近年來由於大數據時代的來臨，以及運算硬體限制的突破，機器學習的方法在許各個領域都有十分出色的應用。然而隨著收集資料的技術進步，所得到的資料集也往往十分龐大，而無法儲存在單一的設備上；又在許多情境下，資料本身就是透過不同的設備收集儲存在分散的設備上（例：IoT sensors）。因應這樣狀況，分散式的機器學習技術也隨之興起，在2016 年Google 提出了聯邦式學習的概念，除了原有的分散式框架之外，還強調資料隱私以及保護的想法。這是因為在許多情況下，資料的持有者並不希望自己的資料被共享或洩露。在這樣的情境之下，我們提出了聯邦式主成分分析（Federated PCA），由於PCA 是一個非常泛用的資料分析工具，在許多降維分析、資料前處理以及視覺化的問題都能應用。我們希望能夠在一個有許多工作單位以及一個中央主機的情境下，每個工作單位都有自己的資料，而工作單位只會向中央主機傳遞模型而不會分享資料。
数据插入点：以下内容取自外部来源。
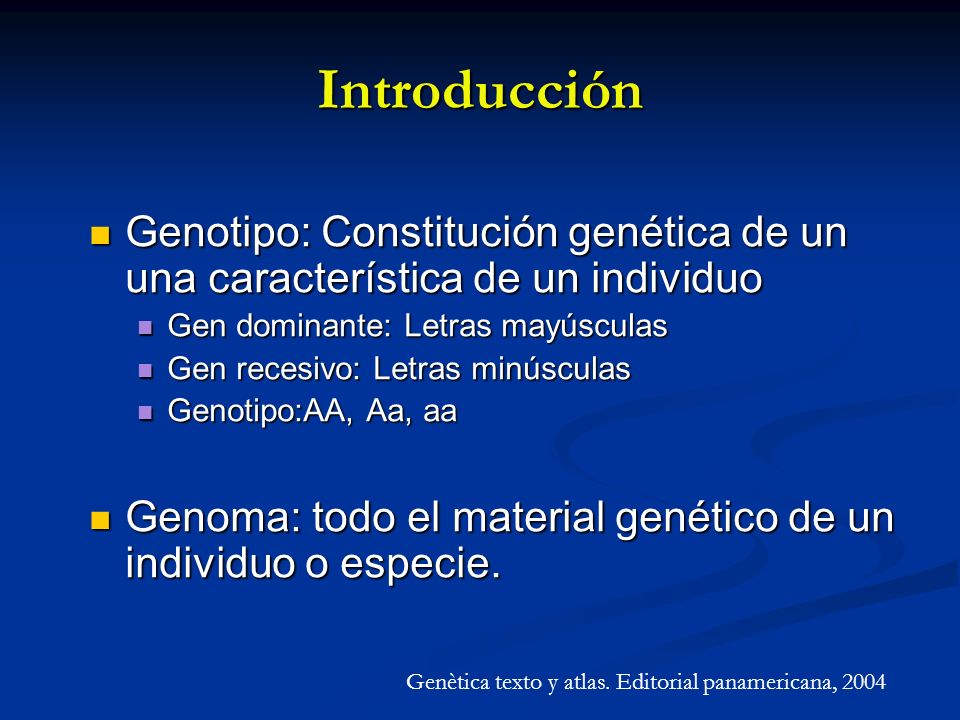 Introducción

Genotipo: Constitución genética de un una característica de un individuo
Gen dominante: Letras mayúsculas
Gen recesivo: Letras minúsculas
Genotipo:AA, Aa, aa

Genoma: todo el material genético de un individuo o especie.

Genètica texto y atlas. Editorial panamericana, 2004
在這個情境下，我們的Federated PCA 可以在同時維護資料隱私的條件下而仍得到良好的模型結果。

關鍵字

主成分分析；聯邦式學習；分散式學習；大規模機器學習

並列摘要

In recent years, due to the advent of the era of big data and the breakthrough of computing hardware limitations, machine learning methods have been successfully applied in many fields. However, as the technology for collecting data advances, the resulting data sets are often very large and cannot be stored on a single device. Moreover, in many situations, the data itself is collected and stored on distributed devices (for example : IoT sensors). In response to this situation, decentralized machine learning technology has thus emerged. In 2016, Google[1] proposed the concept of federal learning. In addition to the original decentralized framework, it also emphasizes the idea of data privacy and protection. This is because in many cases, the data holder does not want their data to be shared or leaked. Under such circumstances, we proposed the Federated PCA (Federated PCA). we chose PCA as our target model because it is an ubiquitous data analysis tool which is often used for linear dimension reduction. We hope that in a situation where there are many work units and a central master, each work unit has its own data, and the work unit will only pass the model to the central master without sharing the data. In this situation, our Federated PCA can work under the condition of maintaining data privacy, while maintaining good model performance.